Barack Obama and his high-tech evangelists — chief information officer Vivek Kundra and chief technology officer Aneesh Chopra — are now trying to sell that nimbleness idea to government agencies. Good luck with that, Jack, you’re probably saying. Government processes — from policy prescriptions to contracting procedures — are so entrenched in the old, by-the-book ways of doing business that agencies will never be able to invent a new candlestick, much less jump over one.
Their motto might as well be, “There’s a reason we can’t do that (and I’ll think of it in a minute).”
But Kundra and Chopra want to turn this bureaucratic mind-set on its head. They are touting a number of new forces that have emerged from the entrepreneurial world, have gradually crept into mainstream business applications and are now knocking on government’s door: Web 2.0, open-source software, social networking, mobile and ubiquitous computing, blogging, cloud computing, virtualization.

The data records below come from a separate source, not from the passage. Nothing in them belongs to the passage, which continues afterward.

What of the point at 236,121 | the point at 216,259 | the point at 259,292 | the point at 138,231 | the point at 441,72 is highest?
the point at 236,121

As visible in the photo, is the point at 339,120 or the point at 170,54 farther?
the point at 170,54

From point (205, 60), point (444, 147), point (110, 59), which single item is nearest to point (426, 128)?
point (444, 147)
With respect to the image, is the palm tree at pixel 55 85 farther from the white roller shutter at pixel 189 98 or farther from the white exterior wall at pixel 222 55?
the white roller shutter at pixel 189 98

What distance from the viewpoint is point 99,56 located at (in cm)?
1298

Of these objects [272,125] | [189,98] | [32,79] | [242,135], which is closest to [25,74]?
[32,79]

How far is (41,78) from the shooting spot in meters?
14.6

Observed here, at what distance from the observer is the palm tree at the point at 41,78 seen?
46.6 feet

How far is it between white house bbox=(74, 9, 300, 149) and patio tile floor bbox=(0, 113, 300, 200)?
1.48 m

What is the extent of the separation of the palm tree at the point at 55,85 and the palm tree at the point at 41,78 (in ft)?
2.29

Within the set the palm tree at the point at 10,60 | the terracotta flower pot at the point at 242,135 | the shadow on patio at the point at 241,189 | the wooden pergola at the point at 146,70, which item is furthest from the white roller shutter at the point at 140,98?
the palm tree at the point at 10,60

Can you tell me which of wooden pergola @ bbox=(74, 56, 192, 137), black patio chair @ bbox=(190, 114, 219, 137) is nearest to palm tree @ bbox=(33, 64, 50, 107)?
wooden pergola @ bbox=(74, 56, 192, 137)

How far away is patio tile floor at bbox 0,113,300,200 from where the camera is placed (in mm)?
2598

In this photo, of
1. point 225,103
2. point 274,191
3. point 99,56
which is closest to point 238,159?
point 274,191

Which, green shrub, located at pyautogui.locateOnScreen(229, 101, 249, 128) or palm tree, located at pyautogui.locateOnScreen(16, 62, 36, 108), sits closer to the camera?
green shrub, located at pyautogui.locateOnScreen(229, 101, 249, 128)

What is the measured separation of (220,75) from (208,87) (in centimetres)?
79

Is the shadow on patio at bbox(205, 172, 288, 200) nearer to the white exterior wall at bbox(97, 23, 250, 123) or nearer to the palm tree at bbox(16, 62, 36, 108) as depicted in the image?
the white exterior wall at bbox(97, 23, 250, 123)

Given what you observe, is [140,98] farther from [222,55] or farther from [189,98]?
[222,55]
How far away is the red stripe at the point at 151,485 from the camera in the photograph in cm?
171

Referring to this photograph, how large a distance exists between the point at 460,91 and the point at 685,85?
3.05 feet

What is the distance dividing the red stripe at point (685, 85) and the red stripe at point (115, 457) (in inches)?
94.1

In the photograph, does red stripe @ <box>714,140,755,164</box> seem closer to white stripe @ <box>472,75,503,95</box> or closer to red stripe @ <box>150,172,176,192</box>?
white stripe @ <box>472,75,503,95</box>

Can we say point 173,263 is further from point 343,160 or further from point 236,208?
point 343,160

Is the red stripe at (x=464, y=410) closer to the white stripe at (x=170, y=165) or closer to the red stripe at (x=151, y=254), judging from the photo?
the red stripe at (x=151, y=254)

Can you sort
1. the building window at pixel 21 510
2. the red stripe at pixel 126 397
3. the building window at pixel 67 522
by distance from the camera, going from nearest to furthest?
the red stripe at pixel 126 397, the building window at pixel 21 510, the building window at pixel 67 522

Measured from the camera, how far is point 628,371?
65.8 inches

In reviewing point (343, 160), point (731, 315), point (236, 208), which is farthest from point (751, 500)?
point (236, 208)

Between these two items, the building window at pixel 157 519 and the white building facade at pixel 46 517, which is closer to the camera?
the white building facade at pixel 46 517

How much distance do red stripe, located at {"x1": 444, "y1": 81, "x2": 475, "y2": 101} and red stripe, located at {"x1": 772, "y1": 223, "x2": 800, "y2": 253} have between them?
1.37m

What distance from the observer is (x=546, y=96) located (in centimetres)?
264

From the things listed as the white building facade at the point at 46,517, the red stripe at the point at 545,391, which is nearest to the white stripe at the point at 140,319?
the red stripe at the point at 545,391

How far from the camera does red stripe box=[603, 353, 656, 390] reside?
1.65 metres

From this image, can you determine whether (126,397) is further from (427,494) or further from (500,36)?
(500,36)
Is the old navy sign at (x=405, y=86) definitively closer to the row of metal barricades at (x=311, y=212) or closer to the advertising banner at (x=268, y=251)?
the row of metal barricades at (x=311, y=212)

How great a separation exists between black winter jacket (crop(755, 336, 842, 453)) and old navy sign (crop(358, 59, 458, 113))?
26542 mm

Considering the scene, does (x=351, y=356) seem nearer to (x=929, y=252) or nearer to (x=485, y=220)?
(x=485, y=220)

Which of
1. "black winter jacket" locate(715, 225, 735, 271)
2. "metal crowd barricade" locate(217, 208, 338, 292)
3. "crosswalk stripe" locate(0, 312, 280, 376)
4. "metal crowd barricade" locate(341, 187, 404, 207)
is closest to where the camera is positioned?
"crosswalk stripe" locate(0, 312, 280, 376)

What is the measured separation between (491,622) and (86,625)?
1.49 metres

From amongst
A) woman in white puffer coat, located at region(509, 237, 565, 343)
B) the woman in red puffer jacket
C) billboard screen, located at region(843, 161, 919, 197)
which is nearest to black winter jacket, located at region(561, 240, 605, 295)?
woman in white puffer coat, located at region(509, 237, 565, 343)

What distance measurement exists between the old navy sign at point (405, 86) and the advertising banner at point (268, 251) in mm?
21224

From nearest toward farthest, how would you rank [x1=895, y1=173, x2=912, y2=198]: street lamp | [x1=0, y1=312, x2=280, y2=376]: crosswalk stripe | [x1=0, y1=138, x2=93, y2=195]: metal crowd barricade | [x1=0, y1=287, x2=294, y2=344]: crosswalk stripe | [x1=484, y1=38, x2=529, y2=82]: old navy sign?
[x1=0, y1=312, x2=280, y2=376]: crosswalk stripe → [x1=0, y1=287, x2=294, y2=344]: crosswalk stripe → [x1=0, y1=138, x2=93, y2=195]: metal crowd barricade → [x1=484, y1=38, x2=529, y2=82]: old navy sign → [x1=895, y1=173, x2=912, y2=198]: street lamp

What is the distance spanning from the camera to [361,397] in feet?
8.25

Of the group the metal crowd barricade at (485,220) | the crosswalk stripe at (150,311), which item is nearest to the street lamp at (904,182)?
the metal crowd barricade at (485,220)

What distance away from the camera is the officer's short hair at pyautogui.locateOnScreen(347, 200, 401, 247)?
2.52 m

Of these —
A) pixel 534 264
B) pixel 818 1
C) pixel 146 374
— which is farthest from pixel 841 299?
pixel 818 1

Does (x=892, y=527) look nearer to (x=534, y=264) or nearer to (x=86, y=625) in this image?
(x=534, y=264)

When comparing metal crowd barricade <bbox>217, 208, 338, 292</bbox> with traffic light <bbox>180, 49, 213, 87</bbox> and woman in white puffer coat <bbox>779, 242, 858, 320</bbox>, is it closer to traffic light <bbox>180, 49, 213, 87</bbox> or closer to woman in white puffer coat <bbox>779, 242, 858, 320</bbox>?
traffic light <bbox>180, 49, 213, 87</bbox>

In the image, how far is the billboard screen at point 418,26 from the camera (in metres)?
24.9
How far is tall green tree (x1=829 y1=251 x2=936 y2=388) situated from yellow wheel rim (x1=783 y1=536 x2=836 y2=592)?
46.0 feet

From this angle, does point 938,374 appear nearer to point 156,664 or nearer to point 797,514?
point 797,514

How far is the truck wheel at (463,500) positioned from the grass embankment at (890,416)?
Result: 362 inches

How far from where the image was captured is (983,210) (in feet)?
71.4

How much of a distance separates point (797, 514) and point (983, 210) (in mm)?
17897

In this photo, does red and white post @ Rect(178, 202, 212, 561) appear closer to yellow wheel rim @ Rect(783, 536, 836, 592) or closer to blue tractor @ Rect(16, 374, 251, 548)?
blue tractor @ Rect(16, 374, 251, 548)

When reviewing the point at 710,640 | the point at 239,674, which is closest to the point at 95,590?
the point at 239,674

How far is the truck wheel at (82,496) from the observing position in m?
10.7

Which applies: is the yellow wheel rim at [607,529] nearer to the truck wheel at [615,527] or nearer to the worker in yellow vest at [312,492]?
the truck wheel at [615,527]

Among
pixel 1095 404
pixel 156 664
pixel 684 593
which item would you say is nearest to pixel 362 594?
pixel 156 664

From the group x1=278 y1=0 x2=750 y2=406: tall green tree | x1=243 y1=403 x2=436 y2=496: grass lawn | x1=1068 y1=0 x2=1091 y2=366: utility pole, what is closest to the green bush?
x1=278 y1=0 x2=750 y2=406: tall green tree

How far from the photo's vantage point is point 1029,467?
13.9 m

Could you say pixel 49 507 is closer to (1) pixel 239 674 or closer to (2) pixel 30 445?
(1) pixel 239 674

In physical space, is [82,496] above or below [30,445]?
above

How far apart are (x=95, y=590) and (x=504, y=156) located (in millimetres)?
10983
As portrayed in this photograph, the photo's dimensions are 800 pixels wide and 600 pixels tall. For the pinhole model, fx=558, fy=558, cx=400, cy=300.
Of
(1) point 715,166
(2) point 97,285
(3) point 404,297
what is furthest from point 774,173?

In this week’s cover story, contributing writer Brian Robinson examines the open-source movement and its growing, if still somewhat grudging, acceptance in the government space. If nothing else, his reporting shows that the government mind-set cannot be stereotyped as one, monolithic ogre of passive resistance. In fact, a number of agencies – defense and intelligence units tops among them – are fully embracing the open-source model for the very reason that less enlightened technology managers cite as its drawback: enhanced security.
The phenomenon that makes open source applicable to better security – more eyes on software’s inner workings reveal vulnerabilities that evil-doers will surely find eventually – gets further inspection from columnist Mark Drapeau. He argues that information sharing has become a top priority for national security operations to perform effectively. It’s as much a cultural shift as a technology shift.
No one says this will be easy – or simple. As staff writer Ben Bain reports in his story on sensitive but unclassified information, making mission-critical security information available to those who need it, at whatever level of government they operate, requires a delicate and complicated balance of access and control. Here again, though, emerging technologies offer part of the solution, which means that everyone in the chain of command simply has to remain open to the possibilities.
David Rapp is editor-in-chief of Federal Computer Week and VP of content for 1105 Government Information Group.